_SOURCE PASSAGE_
The algorithms were programmed in C, using the Metrowerks Code Warrior compiler, version 5.5, and run on a G4 PowerBook, with a 1.67 GHz PowerPC processor and 1 GB DDR SDRAM memory. Time was clocked with the clock() C procedures, using the C header file time.h.
We used the ran1.c random number generator algorithm of Numerical Recipes in C, starting with a seed equal to −200 and generated with this random samples of 10,000 normally distributed random variables, with expectation 0, and standard deviation 1, 0.1 and 0.01, respectively, and added these to the values of the function y = x2, on an equidistant grid of points on [−1, 1], with distance 0.0002 between the points.
As the solution has large ‘blocks’ of equal difference ratios (ri + 1 − ri)/(xi + 1 − xi), and since the interior point method with logarithmic barrier can only accommodate to solutions where all these difference ratios are different, one cannot expect the interior point method to attain the same accuracy as the support reduction algorithm. And indeed we could not push the parameter μ further down than μ= 10−8 (without getting into numerical difficulties with the inversion of the Hessian band matrix for the parameters ri), for which value the criterion function is still slightly larger than the one obtained by the support reduction algorithm. How important this is for practical purposes is of course another matter.
The support reduction algorithm was run until the inequality conditions of lemma 1 were satisfied within a tolerance of 10−8, i.e. the expression on the left side of the inequalities had to be larger than −10−8. Note that the algorithm is so designed that the equality conditions of lemma 1 will automatically be satisfied. The support reduction algorithm works best if the noise is rather large, whereas the interior point method with logarithmic barrier has a more or less constant behaviour. This is illustrated in Table 1.
Table 1.
Number of iterations | Time (seconds) | Noise | |||
---|---|---|---|---|---|
SR | 27 | 0.24 | 4950.840019 | Normal (0,1) | |
IP | 27 | 4.53 | 4950.840168 | Normal (0,1) | |
SR | 48 | 0.36 | 49.4252297 | Normal (0,0.1) | |
IP | 27 | 4.41 | 49.4253782 | Normal (0,0.1) | |
SR | 143 | 0.95 | 0.491968 | Normal (0,0.01) | |
IP | 27 | 4.46 | 0.492106 | Normal (0,0.01) |
The number of (outer) iterations for the interior point method is the same for the three examples, but this is just the number of times that the original λ is divided by 2 to get below 10−8. We had to allow for 100 inner iterations for the interior point method, otherwise the inner minimization problem did not get solved, which makes the algorithm start diverging instead of converging. Therefore the number of (outer) iterations may be a slightly misleading indicator of its performance. For the last example the generators found by the support reduction algorithm has increased to 62.
The Aspect problem
This model is from Aspect et al. (1982) and deals with so-called quantum non-locality experiments. A nice exposition of ideas involved is given in Gill (2007), and we give below a brief description of what this is about, following Gill’s exposition.

_EXPLORE THE MATERIAL_
(A) According to the passage on the support reduction algorithm, which compiler and version were used to program the algorithms?
(B) Quote everything in the passage on the support reduction algorithm from "We used the" down to "between the points.".
The listing after this passage isn't needed for anything here.

_SOURCE DATA_
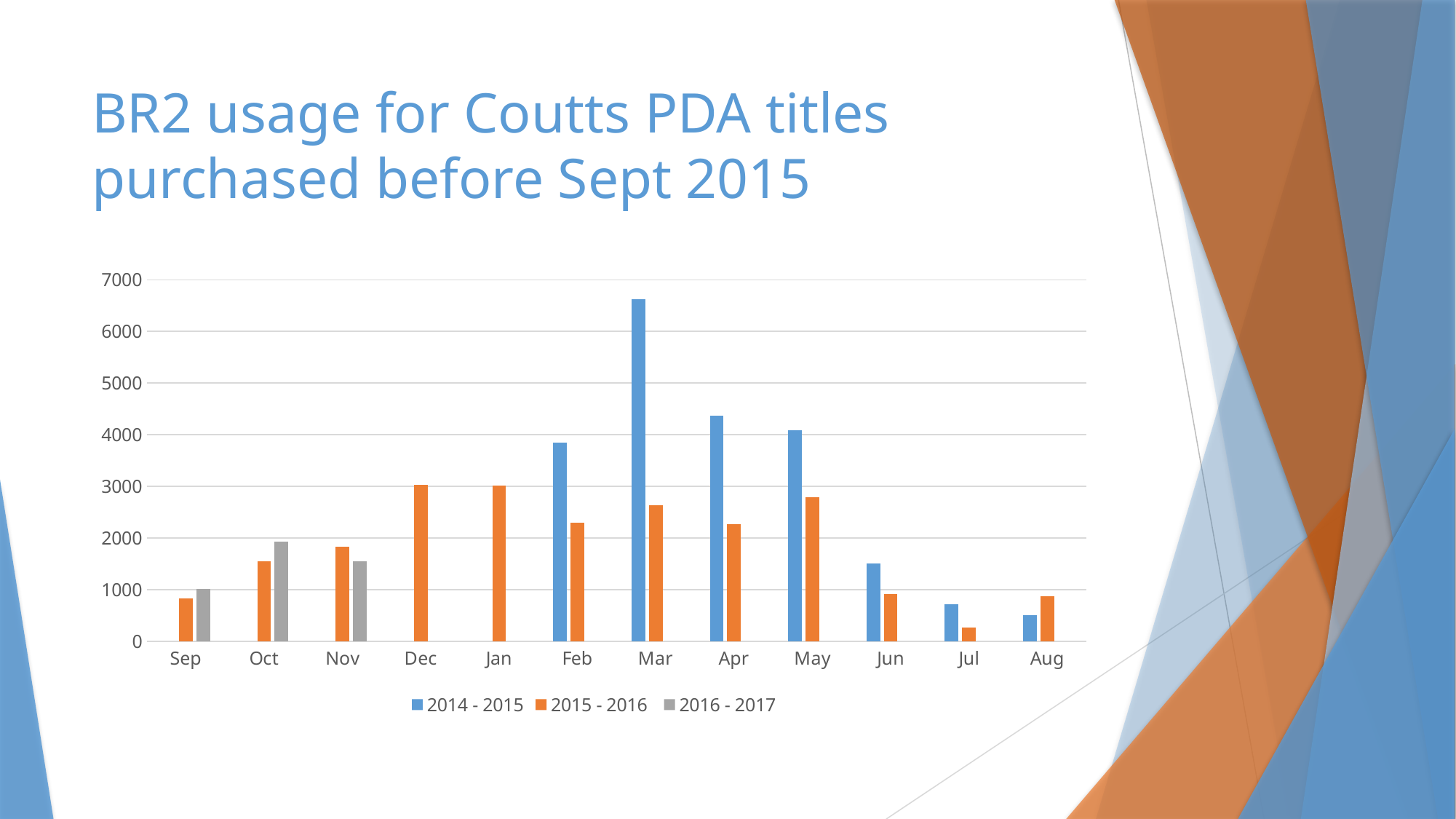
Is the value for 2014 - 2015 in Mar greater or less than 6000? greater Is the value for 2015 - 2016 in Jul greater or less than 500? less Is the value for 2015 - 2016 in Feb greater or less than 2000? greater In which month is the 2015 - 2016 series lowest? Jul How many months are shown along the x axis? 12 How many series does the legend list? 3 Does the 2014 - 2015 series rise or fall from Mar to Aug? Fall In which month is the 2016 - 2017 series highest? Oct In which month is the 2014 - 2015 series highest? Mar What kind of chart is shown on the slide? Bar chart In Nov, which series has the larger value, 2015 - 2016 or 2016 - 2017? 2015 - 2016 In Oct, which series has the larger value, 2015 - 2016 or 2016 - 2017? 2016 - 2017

_TASK-BY-TASK OUTPUTS_
(A) The Metrowerks Code Warrior compiler, version 5.5.

(B)
We used the ran1.c random number generator algorithm of Numerical Recipes in C, starting with a seed equal to −200 and generated with this random samples of 10,000 normally distributed random variables, with expectation 0, and standard deviation 1, 0.1 and 0.01, respectively, and added these to the values of the function y = x2, on an equidistant grid of points on [−1, 1], with distance 0.0002 between the points.